With each passing day, ScoMo climate change ineptitude burns brighter. He will no doubt be reassuring colleagues that it is all in hand, as the closed loop of politics does its thing. He’s wrong.
This is a catastrophic political moment. A tipping point has passed. ScoMo is on the wrong side of it. Indeed, he is carrying thirty years of baggage into it. It will brand him permanently.
His only political answer is to go hard and go early on change. This does not necessarily mean an embrace of climate change and emissions abatement. That would look phony anyway.
The alternative path is to beef up a discussion on resilience and adaptation. Both are sellable concepts. They also offer a way of bridging the two sides of the debate. ScoMo can mumble about all the good things he’s doing in the cities while winking at the QLD coalies.
But he’s way behind on this too and getting further behind. He has no policy ballast with which to act. The Coaltion has literally wasted thirty years doing nothing but deny.
ScoMo has mooted a royal commission as the first stepping stone to creating policy momentum. Even in normal circumstances this would be a bad idea, risking losing control of the narrative a’la Hayne Royal Commssion.
Today it risks being catastrophic. A royal commission will be a drawn out affair, unable to report for a year at best. Implementation of any recommendations will take longer still.
In political terms, this is far too long to turn the Coalition towards addressing climate change. It will look like what it is: dissembling. Moreover, it wastes the crisis of the bushfires itself.
A much better idea for ScoMo is to commission a new report from the bureacracy, perhaps PM&C. The template is John Howard’s Shergold Report into Emissions Trading, which was produced in under five months including a Christmas break, enabling Howard to go into the 2007 election with a climate change policy.
Likewise, ScoMo should commission a report into resilience and adaptation to climate change on a timeline that makes it public a month before the May Budget this year.

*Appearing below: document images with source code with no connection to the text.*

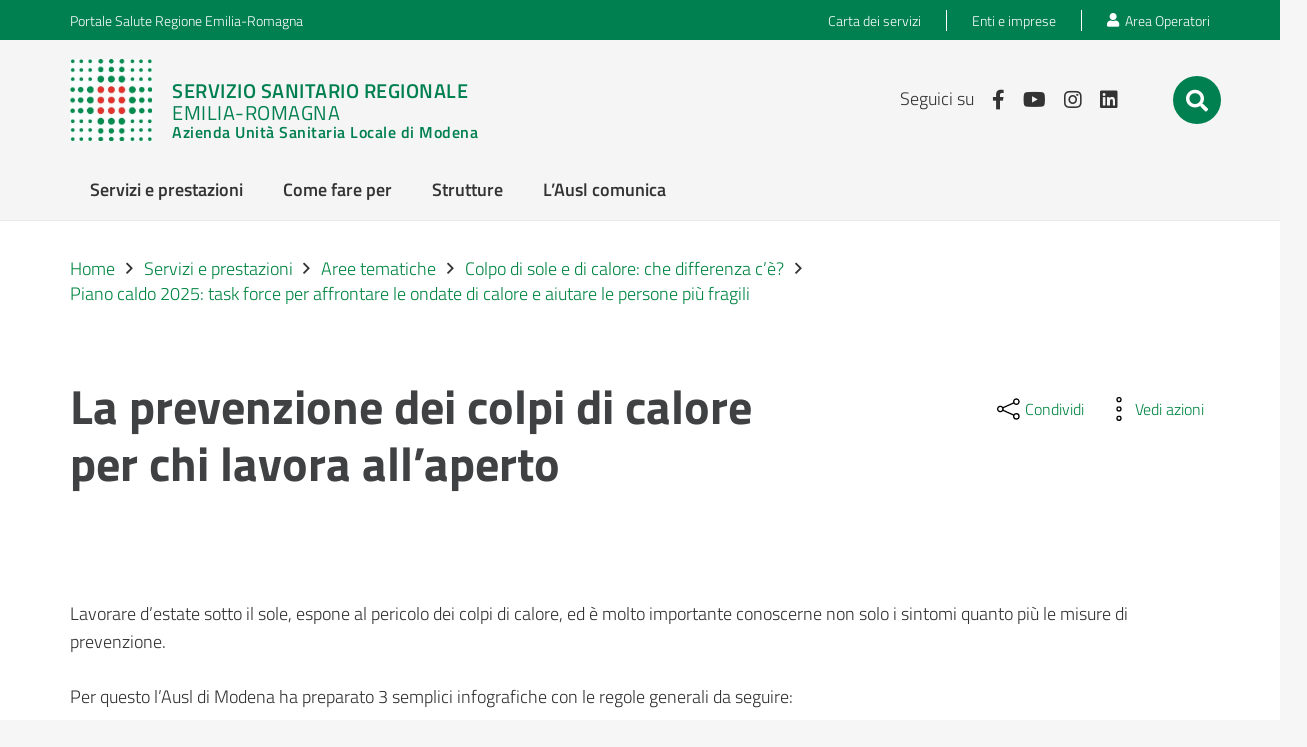

--- FILE ---
content_type: application/x-javascript; charset=utf-8
request_url: https://www.ausl.mo.it/wp-content/cache/minify/ded7f.js?x75285
body_size: 3019
content:
jQuery(function($){$('.aggregatore').each(function(){var div_aggregatore=$(this);var buttons=$(this).find('button[class^="button_page_"]');console.log("buttons "+buttons);var numButtons=buttons.length
var currentPage=0;$(this).find(".button_page_0").addClass("aggregatore-selected-button");var buttonsPerPage=3;updateButtons(div_aggregatore,currentPage,numButtons,buttonsPerPage);$(this).find('.next_arrow').click(function(){div_aggregatore.find(".button_page_"+(currentPage+1)).trigger("click");});$(this).find('.prev_arrow').click(function(){div_aggregatore.find(".button_page_"+(currentPage-1)).trigger("click");});buttons.click(function(){buttons.each(function(){$(this).removeClass('aggregatore-selected-button');});$(this).addClass('aggregatore-selected-button');var num=Number($(this).attr('class').match(/button_page_(\d+)/)[1]);currentPage=num;div_aggregatore.find("div[class^='page_n_']").each(function(){var divNum=Number($(this).attr('class').match(/page_n_(\d+)/)[1]);if(divNum!=num){$(this).addClass('aggregatore-hide-post');}else{$(this).removeClass('aggregatore-hide-post');}});updateButtons(div_aggregatore,currentPage,numButtons,buttonsPerPage);});});function updateButtons(div_aggregatore,currentPage,numButtons,buttonsPerPage){console.log(div_aggregatore);console.log("currentPage "+currentPage);console.log("numButtons "+numButtons);console.log("buttonsPerPage "+buttonsPerPage);if(numButtons>6){var buttons=div_aggregatore.find("button[class^='button_page_']")
if(currentPage<3){buttons.hide();buttons.slice(0,5).show();div_aggregatore.find('.button_more_first').hide();div_aggregatore.find('.button_more_last').show();div_aggregatore.find('.button_page_'+(numButtons-1)).show();}
else if((numButtons-currentPage)<5){buttons.hide();buttons.slice(numButtons-5,numButtons).show();div_aggregatore.find('.button_more_last').hide();div_aggregatore.find('.button_more_first').show();div_aggregatore.find('.button_page_0').show();}
else{var startIndex=currentPage-1;var endIndex=Math.min(startIndex+buttonsPerPage,numButtons);buttons.hide();buttons.slice(startIndex,endIndex).show();div_aggregatore.find(".button_page_0").show();div_aggregatore.find('.button_more_last').show();div_aggregatore.find('.button_more_first').show();div_aggregatore.find('.button_page_'+(numButtons-1)).show();}}}});jQuery(function($){$('.pagination-button').on('click',function(){let postsContainer=$(this).parents('.aggregatore').find('.posts-container');let offset=$(this).data('offset');let break_after=$(this).data('break');let postNumber=postsContainer.data('post-number');let postOrder=postsContainer.data('post-order');let postOrderRadio=postsContainer.data('post-order-radio');let opzioni=postsContainer.data('opzioni');let excludePosts=postsContainer.data('exclude-posts');let selectTax=postsContainer.data('select-tax');let boxStyle=postsContainer.data('box-style');let titleFull=postsContainer.data('title-full');let data={action:'load_more_posts',post_number:postNumber,offset:offset,break_after:break_after,post_order:postOrder,post_order_radio:postOrderRadio,opzioni:opzioni,exclude_posts:excludePosts,select_tax:selectTax,box_style:boxStyle,title_full:titleFull};$.post('/wp-admin/admin-ajax.php',data,function(response){postsContainer.html(response);});});});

What’s the rush? Aside from the obvious political neutralisation it is a great opportunity to reverse the Government’s other major blunder without appearing to be at fault. As the economy struggles on at stall speed, with no lift in sight, the fiscal surplus must be abandoned.

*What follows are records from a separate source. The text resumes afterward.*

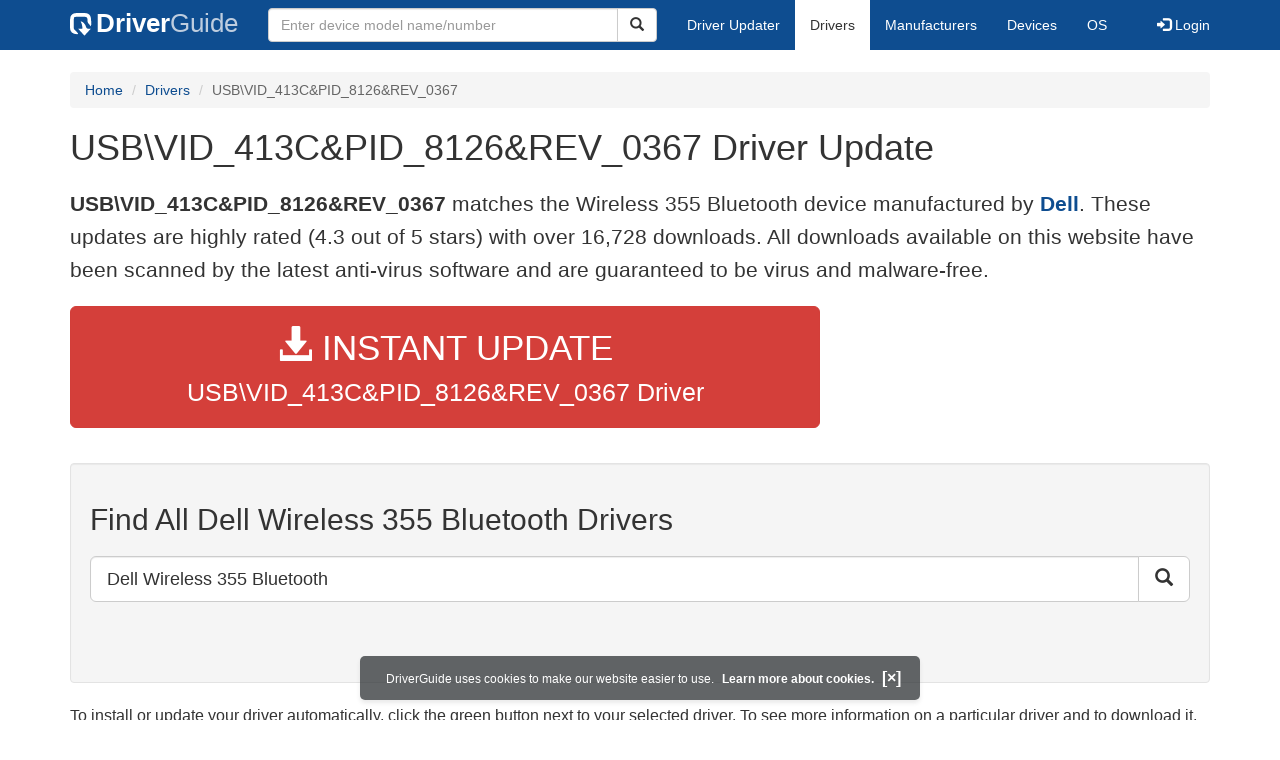

--- FILE ---
content_type: text/html; charset=utf-8
request_url: https://www.google.com/recaptcha/api2/aframe
body_size: 266
content:
<!DOCTYPE HTML><html><head><meta http-equiv="content-type" content="text/html; charset=UTF-8"></head><body><script nonce="pmyTc7z3byPGn6Mbb-cHlA">/** Anti-fraud and anti-abuse applications only. See google.com/recaptcha */ try{var clients={'sodar':'https://pagead2.googlesyndication.com/pagead/sodar?'};window.addEventListener("message",function(a){try{if(a.source===window.parent){var b=JSON.parse(a.data);var c=clients[b['id']];if(c){var d=document.createElement('img');d.src=c+b['params']+'&rc='+(localStorage.getItem("rc::a")?sessionStorage.getItem("rc::b"):"");window.document.body.appendChild(d);sessionStorage.setItem("rc::e",parseInt(sessionStorage.getItem("rc::e")||0)+1);localStorage.setItem("rc::h",'1764102062254');}}}catch(b){}});window.parent.postMessage("_grecaptcha_ready", "*");}catch(b){}</script></body></html>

If he prepares the ground for it now, ScoMo can bring these two political and policy imperatives together in a big climate change adaptation stimulus package announced in the May Budget.

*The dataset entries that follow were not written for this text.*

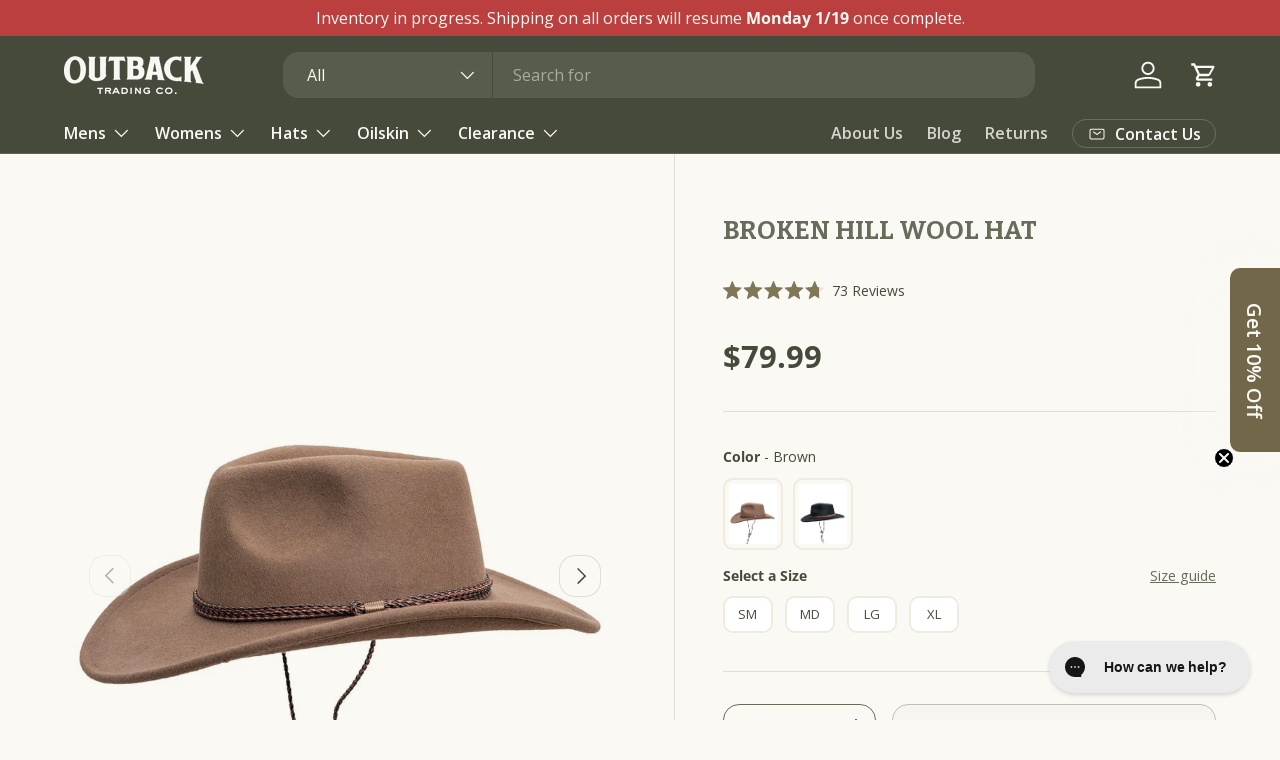

--- FILE ---
content_type: text/javascript
request_url: https://cdn.starapps.studio/apps/vsk/outbacktrading/data.js
body_size: 792
content:
"use strict";"undefined"==typeof window.starapps_data&&(window.starapps_data={}),"undefined"==typeof window.starapps_data.product_groups&&(window.starapps_data.product_groups=[{"id":6664076,"products_preset_id":549619,"collections_swatch":"first_product_image","group_name":"40311","option_name":"Selected option","collections_preset_id":null,"display_position":"top","products_swatch":"first_product_image","mobile_products_preset_id":549619,"mobile_products_swatch":"first_product_image","mobile_collections_preset_id":null,"mobile_collections_swatch":"first_product_image","same_products_preset_for_mobile":true,"same_collections_preset_for_mobile":true,"option_values":[{"id":7510380478598,"option_value":null,"handle":"40311-tan","published":true,"swatch_src":null,"swatch_value":null},{"id":7510380445830,"option_value":null,"handle":"40311-nvy","published":true,"swatch_src":null,"swatch_value":null}]}],window.starapps_data.product_groups_chart={"40311-tan":[0],"40311-nvy":[0]});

And when I say big, I mean BIG. $30bn over three years would add half a percent of GDP per year. It’s not hard to dream up where the dough could be invested. This will give domestic demand the boost that it needs to support the private sector deleveraging that is underway and entrenching.
In short, ScoMo has two choices. He can burn along with the bush or he can use the crisis to reset the political and policy agenda in a way that might save his prime ministership.
I put the chances of it happening at no more than one in four.